Repeat exactly the lines from the start of the material below up to and including the "Q: What species is this?" line.

─── Input material

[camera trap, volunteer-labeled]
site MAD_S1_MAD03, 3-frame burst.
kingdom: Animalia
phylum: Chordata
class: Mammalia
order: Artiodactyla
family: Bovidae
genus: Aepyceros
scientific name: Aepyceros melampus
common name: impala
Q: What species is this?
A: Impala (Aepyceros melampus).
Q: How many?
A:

──────

▶ **Written response**:
[camera trap, volunteer-labeled]
site MAD_S1_MAD03, 3-frame burst.
kingdom: Animalia
phylum: Chordata
class: Mammalia
order: Artiodactyla
family: Bovidae
genus: Aepyceros
scientific name: Aepyceros melampus
common name: impala
Q: What species is this?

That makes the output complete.